他的贪恋随着对她的了解加深膨胀的越发勐烈。
彷佛这个女子有着让男人无法拒绝和放弃的魔力。
他可以选择放弃,但至少应该先握着什么才有资格去放弃。
他知道自己不该如此,可他着实忍不住这样的诱惑。
「将军,我刚刚便说过,我对将军用情更深,你可安然等北伐,我却是等不了。
末来之事……变数太多!」「那你便如那些狗男人一样,想要强迫于我!」沐妘荷激动的连市井之词都出来了。
「我永远不会强迫你,我只做我想做的该做的事,而你永远都可以阻止我……你我之间,利刃永远都只会向着我这一边」白风烈随后前倾身体,用自己的脖子去顶住沐妘荷那锋利的剑刃,只要剑锋移动分毫,他便会血溅当场。
沐妘荷惊呆了,她看着白风烈的眼眶突然变得通红,漆黑的双瞳里狂风暴雨,电闪雷鸣,却带着一阵阵悲鸣般的哀嚎。
她突然便看不透了也看不懂了,白风烈脖子上的缰绳明明一直是牵在自己手中的,可她不知道为什么会突然失去掌控。
她慌张的配合着他探头的动作后撤着剑刃,直到眼睁睁的看着他将自己压倒在榻上,封住了自己的双唇。
沐妘荷终究失算了,她发现自己根本无法将白风烈仅当作一个男子去看待,也无法将他仅当成一个孩子去看待。
她动情的那一刻,便已然输了所有。
他说的对,自己有很多法子去阻止他,可她却一个也做不到,他仅仅只用了一个毫无希望的无畏眼神便击垮了自己的心智。
也许从自己第一次放任他的轻薄开始,也许仅是从长街一瞥开始,有些后果便是注定。
这十年的空白和孤独让她在这种纯粹至极而又不顾一切的深情之中总是难以招架。
比如现在,她根本顾不得白风烈的一再侵扰,而只是努力将手中的剑刃摆平,就这么放在彼此跳动的心房之间。
白风烈一手绕过沐妘荷的脖颈,紧握住肩头,上身则全力贴住了对方,以至于那柄剑根本抽都抽不出来。
沐妘荷倒下的那一刻,手便卸了力,白风烈顺势伸下手掌。
沿着稀疏的绒毛而下,四指贴合着皮肤的纹理和缝隙,沿着股沟两侧分开,最后缓缓汇于桃源洞口。

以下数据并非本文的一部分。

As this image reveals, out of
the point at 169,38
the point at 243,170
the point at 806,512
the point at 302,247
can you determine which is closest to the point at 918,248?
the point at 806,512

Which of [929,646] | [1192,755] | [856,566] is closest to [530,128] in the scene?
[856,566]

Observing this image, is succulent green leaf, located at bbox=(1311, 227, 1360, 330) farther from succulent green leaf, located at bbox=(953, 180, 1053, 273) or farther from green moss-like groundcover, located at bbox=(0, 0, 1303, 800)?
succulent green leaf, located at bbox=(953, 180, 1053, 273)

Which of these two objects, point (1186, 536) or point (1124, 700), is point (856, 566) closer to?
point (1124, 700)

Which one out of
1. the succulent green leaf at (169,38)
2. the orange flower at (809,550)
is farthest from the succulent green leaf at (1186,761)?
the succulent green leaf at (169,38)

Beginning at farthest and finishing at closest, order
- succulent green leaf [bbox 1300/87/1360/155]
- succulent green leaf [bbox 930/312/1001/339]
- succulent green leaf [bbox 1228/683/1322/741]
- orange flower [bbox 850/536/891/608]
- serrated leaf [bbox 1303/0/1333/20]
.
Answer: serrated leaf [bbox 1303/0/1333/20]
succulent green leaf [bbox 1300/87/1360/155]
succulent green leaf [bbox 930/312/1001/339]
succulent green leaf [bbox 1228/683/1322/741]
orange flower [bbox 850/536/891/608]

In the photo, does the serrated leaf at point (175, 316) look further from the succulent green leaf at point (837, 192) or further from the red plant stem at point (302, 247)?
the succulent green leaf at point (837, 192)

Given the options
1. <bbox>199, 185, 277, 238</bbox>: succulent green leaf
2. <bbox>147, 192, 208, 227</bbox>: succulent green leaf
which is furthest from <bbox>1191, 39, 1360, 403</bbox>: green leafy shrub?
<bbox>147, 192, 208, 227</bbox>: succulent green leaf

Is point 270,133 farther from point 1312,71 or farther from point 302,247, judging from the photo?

他合拢手掌附在女子最后的清白所在,将其整个包裹住,只用指腹感受着那逐渐炙热的温度。
这彷佛成了他的某种占有般的宣誓。
沐妘荷只能睁大自己的眼睛看着面前这个孩子般的男人,连眨眼似乎都忘了。
他吻的比之前任何一次都要温柔,像是轻踩荷叶的蜻蜓一点一点的落在她的唇瓣上。
而她依旧在想着她的剑,她正用力握住的这柄剑,她曾用这把剑斩下了许多对她意图不轨之人。
可此刻一切全都变了,这把剑的剑身贴在彼此胸膛之上,剑刃朝向了外界,彷佛成了某种象征般的捍卫。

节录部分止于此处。